2. Next, prepare the custard. Add in a large bowl the egg yolks with half the sugar and whisk until fluffy. Add 3-4 tablespoons of the milk and the corn starch and whisk again until the corn starch has dissolved. Set aside.
3. Pour the rest of the milk in a large non-stick pan and add the sugar and vanilla extract. Place the pan over high heat. As soon as the milk comes to a boil, remove from the heat and gradually ladle 1/3 of the milk into the egg mixture, while whisking. Place the pan (with the remaining milk) again on the stove and turn the heat down to medium. Add the egg mixture into the pan with the remaining warm milk. Whisk continuously, until the mixture has thickened and is smooth and creamy. Remove the pan from the stove, add the butter and stir.
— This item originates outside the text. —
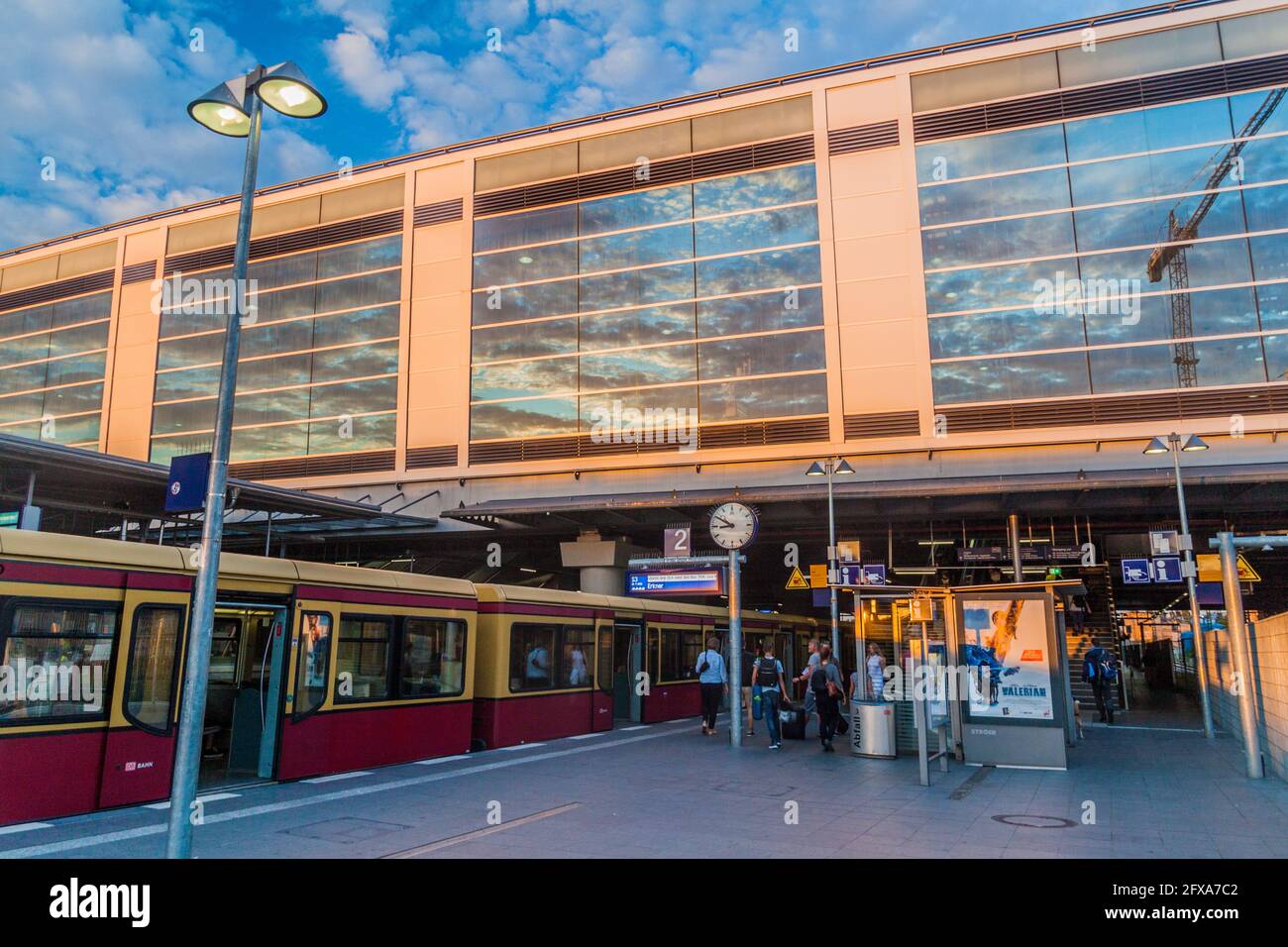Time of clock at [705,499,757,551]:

4. Pour the custard in a large tray, cover with plastic wrap (the wrap should be touching the custard, so that it doesn’t form a crust) and let cool.
5. Take the kataifi out of the oven and let it cool down completely.
6. Add all the ingredients for the syrup into a small pot and bring to a boil. Simmer the syrup for three minutes (without stirring), until slightly thickened and remove from the stove. Leave the syrup aside to cool down until lukewarm. Ladle the lukewarm syrup slowly over the cold baked pastry, enabling each ladle to be absorbed. Set aside to cool down.
7. Prepare the whipped cream and assemble the ekmek kataifi. Top the kataifi base with the custard and even out using a spatula. Put the cold heavy cream into a mixing bowl, add the icing sugar and whisk on high speed until medium peaks form, about 1 minute. Top the ekmek kataifi with the whipped cream and even out. Sprinkle with the chopped pistachios and a pinch of cinnamon.
8. Store the Greek Ekmek Kataifi in the fridge and serve cold. Enjoy!